■ Text excerpt
Southwest departed from Denver’s Stapleton International Airport in 1986 and for nearly two decades resisted plea upon plea from city officials to return. The persistence – some might say groveling – appears to have finally paid off.

The Dallas-based carrier first came to Denver in 1983 with high expectations for cheap travel.

At a Denver lunch that May, company chairman Herbert Kelleher promised half-price fares that would be widely available.

“You don’t have to be a left-handed catcher with a red-headed monkey who makes a reservation four weeks in advance and comes back on a Wednesday without one of his small children” to qualify for a Southwest fare, he cracked.

It was classic Kelleher. But three years later, when the congested and weather-plagued Stapleton began accounting for 50 percent of the delays in Southwest’s system, the airline was gone.

The delays that caused Southwest’s departure made the city an object of national ridicule, Stephen Kaplan, then Denver’s city attorney, said Thursday. They also motivated the construction of Denver International Airport.

“The airlines were experiencing incredible costs in delays when there was bad weather. It affected the ability of an airline to run an efficient operation,” he said.

Southwest refused to return, even if a new airport operated more efficiently. When Southwest acquired Morris Air, the airline pulled its Colorado Springs and Denver flights, citing high costs.

In the 1990s, Denver’s director of aviation, Jim DeLong, said he couldn’t make headway with Southwest executives, whom he had come to know well when he was the operations chief at Houston’s Hobby Airport.

Southwest’s official line: Higher expenses at DIA didn’t make a return feasible.

“There are three things we’re concerned about at Denver, and those are costs, costs, costs,” Ed Stewart, Southwest spokesman, said in 2003.

DeLong said there was another reason. Southwest’s model at the time didn’t include going head-to-head with the bigger carriers in the hubs they dominated.

But Southwest in the 1990s successfully grabbed dominance in Baltimore from US Airways and repeated the feat in Pittsburgh.

“They won’t go into a fortress hub unless they seem to feel if there is some weakness where the airline is preoccupied with its own survival,” DeLong said.

Also, DIA has had success in getting its costs per passenger down, thanks to higher retail and parking revenues and more passenger traffic, said Susan Stanton, vice president of the DIA Partnership.

At the same time, some older airports have seen costs rise.

“DIA is at much greater parity now than when it opened,” Kap lan said.

Although they never gave up on Southwest, economic-development officials said they were surprised when the airline decided to come back on its terms, not theirs.

Clark learned the news only Thursday.

“We were caught flat-footed,” he said.

■ Required work
From the article on Southwest Airlines and Denver, quote word for word the passage starting with "Southwest refused to" and going on through "hubs they dominated.". The data that comes after this text isn't needed.

■ Data lines
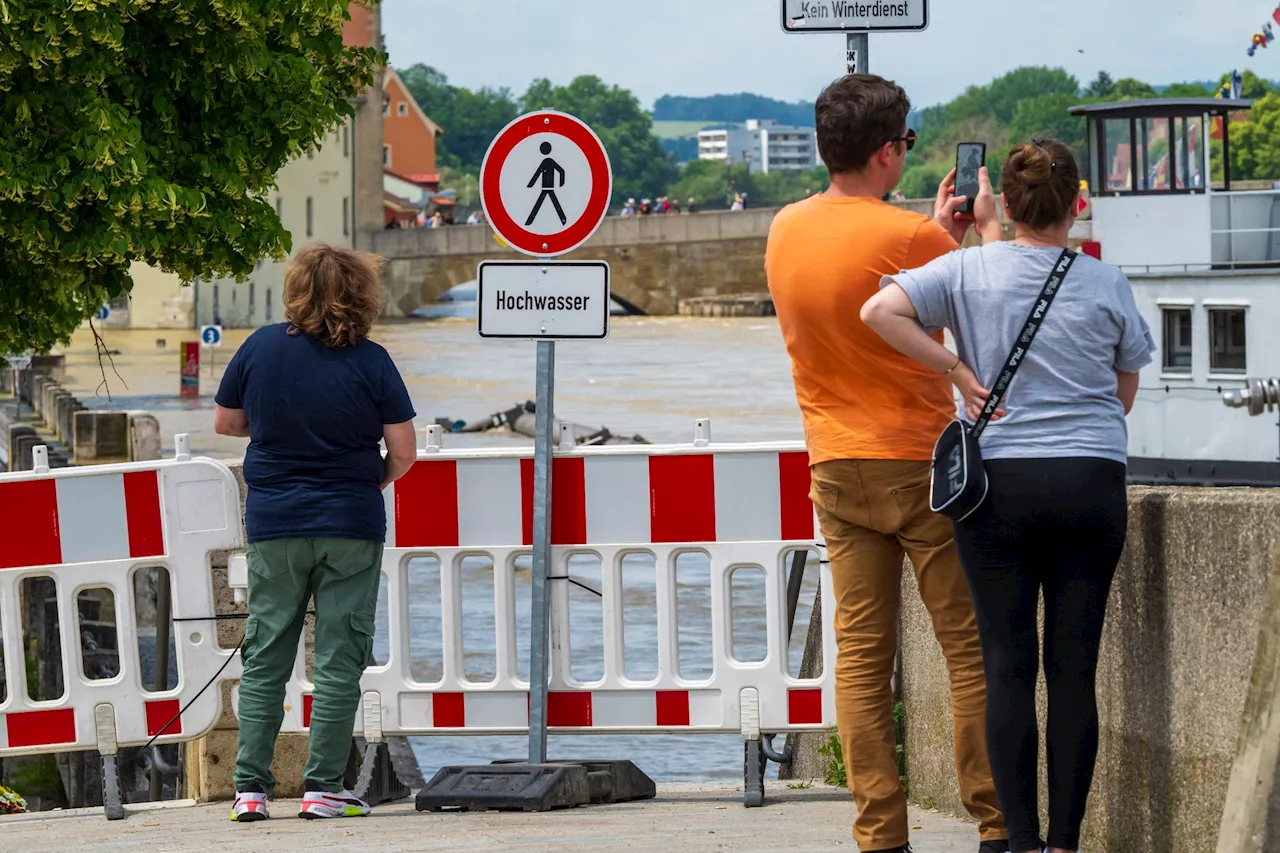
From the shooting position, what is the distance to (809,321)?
4203 mm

■ Exercise result
Southwest refused to return, even if a new airport operated more efficiently. When Southwest acquired Morris Air, the airline pulled its Colorado Springs and Denver flights, citing high costs.

In the 1990s, Denver’s director of aviation, Jim DeLong, said he couldn’t make headway with Southwest executives, whom he had come to know well when he was the operations chief at Houston’s Hobby Airport.

Southwest’s official line: Higher expenses at DIA didn’t make a return feasible.

“There are three things we’re concerned about at Denver, and those are costs, costs, costs,” Ed Stewart, Southwest spokesman, said in 2003.

DeLong said there was another reason. Southwest’s model at the time didn’t include going head-to-head with the bigger carriers in the hubs they dominated.